Cesário Verde - Deslumbramentos

Deslumbramentos

Milady, é perigoso contemplá-la
Quando passa aromática e normal,
Com seu tipo tão nobre e tão de sala,
Com seus gestos de neve e de metal.

Sem que nisso a desgoste ou desenfade,
Quantas vezes, seguindo-lhes as passadas,
Eu vejo-a, com real solenidade,
Ir impondo toilettes complicadas!…

Em si tudo me atrai como um tesoiro:
O seu ar pensativo e senhoril,
A sua voz que tem um timbre de oiro
E o seu nevado e lúcido perfil!

Ah! Como me estonteia e me fascina…
E é, na graça distinta do seu porte,
Como a Moda supérflua e feminina,
E tão alta e serena como a Morte!…

Eu ontem encontrei-a, quando vinha,
Britânica, e fazendo-me assombrar;
Grande dama fatal, sempre sozinha,
E com firmeza e música no andar!

O seu olhar possui, num jogo ardente,
Um arcanjo e um demónio a iluminá-lo;
Como um florete, fere agudamente,
E afaga como o pelo dum regalo!

Pois bem.
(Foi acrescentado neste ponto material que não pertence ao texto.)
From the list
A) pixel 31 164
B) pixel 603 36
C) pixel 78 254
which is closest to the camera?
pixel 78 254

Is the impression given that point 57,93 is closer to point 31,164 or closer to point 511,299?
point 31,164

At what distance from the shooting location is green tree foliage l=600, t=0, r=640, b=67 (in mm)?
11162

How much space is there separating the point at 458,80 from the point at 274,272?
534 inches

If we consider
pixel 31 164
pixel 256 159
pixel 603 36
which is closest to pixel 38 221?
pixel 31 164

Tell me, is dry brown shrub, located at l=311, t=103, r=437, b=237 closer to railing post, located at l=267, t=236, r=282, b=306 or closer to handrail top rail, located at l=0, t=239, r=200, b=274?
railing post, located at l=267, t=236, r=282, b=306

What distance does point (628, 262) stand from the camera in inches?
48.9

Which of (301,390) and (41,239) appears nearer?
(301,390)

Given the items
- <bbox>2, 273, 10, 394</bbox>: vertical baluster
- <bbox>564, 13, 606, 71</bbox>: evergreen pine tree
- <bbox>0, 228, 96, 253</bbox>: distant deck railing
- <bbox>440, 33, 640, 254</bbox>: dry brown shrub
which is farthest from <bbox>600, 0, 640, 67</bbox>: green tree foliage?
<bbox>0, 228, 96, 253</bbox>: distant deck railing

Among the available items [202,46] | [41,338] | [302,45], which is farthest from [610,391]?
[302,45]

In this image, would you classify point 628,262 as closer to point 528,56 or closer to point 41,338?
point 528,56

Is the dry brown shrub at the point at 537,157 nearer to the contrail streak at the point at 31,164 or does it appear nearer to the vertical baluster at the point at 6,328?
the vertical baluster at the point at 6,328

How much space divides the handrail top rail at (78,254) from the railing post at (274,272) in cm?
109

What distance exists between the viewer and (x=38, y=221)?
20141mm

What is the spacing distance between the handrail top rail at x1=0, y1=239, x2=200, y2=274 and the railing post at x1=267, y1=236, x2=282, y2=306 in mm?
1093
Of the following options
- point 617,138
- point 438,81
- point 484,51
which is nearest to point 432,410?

Conserve o gelo por esposo,
E mostre, se eu beijar-lhe as brancas mãos,
O modo diplomático e orgulhoso
Que Ana de Áustria mostrava aos cortesãos.

E enfim prossiga altiva como a Fama,
Sem sorrisos, dramática, cortante;
Que eu procuro fundir na minha chama
Seu ermo coração, como a um brilhante.

Mas cuidado, milady, não se afoite,
Que hão de acabar os bárbaros reais;
E os povos humilhados, pela noite,
Para a vingança aguçam os punhais.

E um dia, ó flor do Luxo, nas estradas,
Sob o cetim do Azul e as andorinhas,
Eu hei de ver errar, alucinadas,
E arrastando farrapos - as rainhas!



Proposta de solução de algumas questões de leitura orientada do manual Plural 11, da Lisboa Editora – página 259:

1.1. A mulher é citadina, superior e aristocrata, de ascendência britânica. É bela, sofisticada e sensual – uma mulher fatal. Exibe uma atitude de superioridade, sendo associada à frigidez da neve, do gelo e do metal.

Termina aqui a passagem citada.